Erdős Problem 1141

References:

• erdosproblems.com/1141
• A214583
• [APSSV26b] B. Alexeev, M. Putterman, M. Sawhney, M. Sellke, and G. Valiant, Short proofs in combinatorics, probability and number theory II. arXiv:2604.06609 (2026).
• [Or26] Y. Oriike, Lean formalisation of Erdős problem 1141 (2026)
• [Po17] P. Pollack, Bounds for the first several prime character nonresidues. Proc. Amer. Math. Soc. (2017), 2815--2826.
• [Va99] Various, Some of Paul's favorite problems.
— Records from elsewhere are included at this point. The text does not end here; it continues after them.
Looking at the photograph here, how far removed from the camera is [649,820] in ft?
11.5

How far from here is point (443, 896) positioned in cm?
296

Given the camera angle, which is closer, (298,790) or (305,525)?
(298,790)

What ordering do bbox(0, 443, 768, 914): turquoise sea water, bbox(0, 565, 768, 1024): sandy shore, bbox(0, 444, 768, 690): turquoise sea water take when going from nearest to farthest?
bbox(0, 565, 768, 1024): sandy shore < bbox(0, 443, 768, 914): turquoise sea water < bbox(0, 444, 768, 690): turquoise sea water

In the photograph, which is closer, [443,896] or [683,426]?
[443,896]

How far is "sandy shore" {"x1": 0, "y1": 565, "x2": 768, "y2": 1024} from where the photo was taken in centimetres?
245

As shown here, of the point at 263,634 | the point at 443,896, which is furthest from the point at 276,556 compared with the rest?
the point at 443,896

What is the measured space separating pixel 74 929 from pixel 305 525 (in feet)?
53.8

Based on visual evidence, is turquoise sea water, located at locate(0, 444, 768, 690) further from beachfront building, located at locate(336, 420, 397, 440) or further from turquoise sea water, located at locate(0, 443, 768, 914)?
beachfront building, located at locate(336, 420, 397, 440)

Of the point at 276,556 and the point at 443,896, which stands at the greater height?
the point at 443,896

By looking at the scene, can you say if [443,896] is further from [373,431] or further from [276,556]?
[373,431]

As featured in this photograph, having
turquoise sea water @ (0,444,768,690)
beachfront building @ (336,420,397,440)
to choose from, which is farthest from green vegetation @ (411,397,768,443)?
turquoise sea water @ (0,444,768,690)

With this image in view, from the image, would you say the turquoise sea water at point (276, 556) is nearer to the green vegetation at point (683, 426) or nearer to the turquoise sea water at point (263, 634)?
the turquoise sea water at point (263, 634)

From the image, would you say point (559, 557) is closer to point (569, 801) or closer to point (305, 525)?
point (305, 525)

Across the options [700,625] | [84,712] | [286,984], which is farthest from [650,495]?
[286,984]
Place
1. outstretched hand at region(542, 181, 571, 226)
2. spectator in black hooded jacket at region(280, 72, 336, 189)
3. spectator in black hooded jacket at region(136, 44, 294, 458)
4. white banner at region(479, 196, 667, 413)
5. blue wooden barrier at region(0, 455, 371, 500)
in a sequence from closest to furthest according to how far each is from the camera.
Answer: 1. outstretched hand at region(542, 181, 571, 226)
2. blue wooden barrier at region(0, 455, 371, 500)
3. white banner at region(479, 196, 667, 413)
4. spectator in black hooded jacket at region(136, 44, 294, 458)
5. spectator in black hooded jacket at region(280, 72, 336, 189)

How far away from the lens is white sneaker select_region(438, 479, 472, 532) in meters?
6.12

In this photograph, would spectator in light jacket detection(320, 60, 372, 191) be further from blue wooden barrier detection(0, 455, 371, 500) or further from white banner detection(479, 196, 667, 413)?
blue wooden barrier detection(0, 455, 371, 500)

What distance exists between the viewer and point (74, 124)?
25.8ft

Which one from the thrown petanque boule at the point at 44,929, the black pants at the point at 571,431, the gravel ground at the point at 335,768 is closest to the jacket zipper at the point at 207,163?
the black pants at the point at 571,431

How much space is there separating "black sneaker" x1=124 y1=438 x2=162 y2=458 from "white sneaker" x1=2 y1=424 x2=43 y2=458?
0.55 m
Booklet produced for the conference "Paul Erdős and his mathematics", Budapest, July 1999 (1999).

def Erdos1141.Erdos1141Prop (n : ℕ) : Prop

The property that $n-k^2$ is prime for all $k$ with $(n,k)=1$ and $k^2 < n$.

Equations

• Erdos1141.Erdos1141Prop n = ∀ (k : ℕ), k ^ 2 < n → n.Coprime k → Nat.Prime (n - k ^ 2)

instance Erdos1141.instDecidableErdos1141Prop (n : ℕ) : Decidable (Erdos1141Prop n)

Equations

• Erdos1141.instDecidableErdos1141Prop n = decidable_of_iff (∀ k ≤ (n - 1).sqrt, n.Coprime k → Nat.Prime (n - k ^ 2)) ⋯

theorem Erdos1141.erdos_1141 : False ↔ Infinite ↑{n : ℕ | Erdos1141Prop n}

Are there infinitely many $n$ such that $n-k^2$ is prime for all $k$ with $(n,k)=1$ and $k^2 < n$?

In [Va99] it is asked whether $968$ is the largest integer with this property, but this is an error, since for example $968-9=7\cdot 137$.

The list of $n$ satisfying the given property is [A214583] in the OEIS. The largest known such $n$ is $1722$.

The answer is negative: [APSSV26b] proves a stronger finiteness theorem, deducing it from Pollack [Po17]. Oriike [Or26] formalised the deduction in Lean.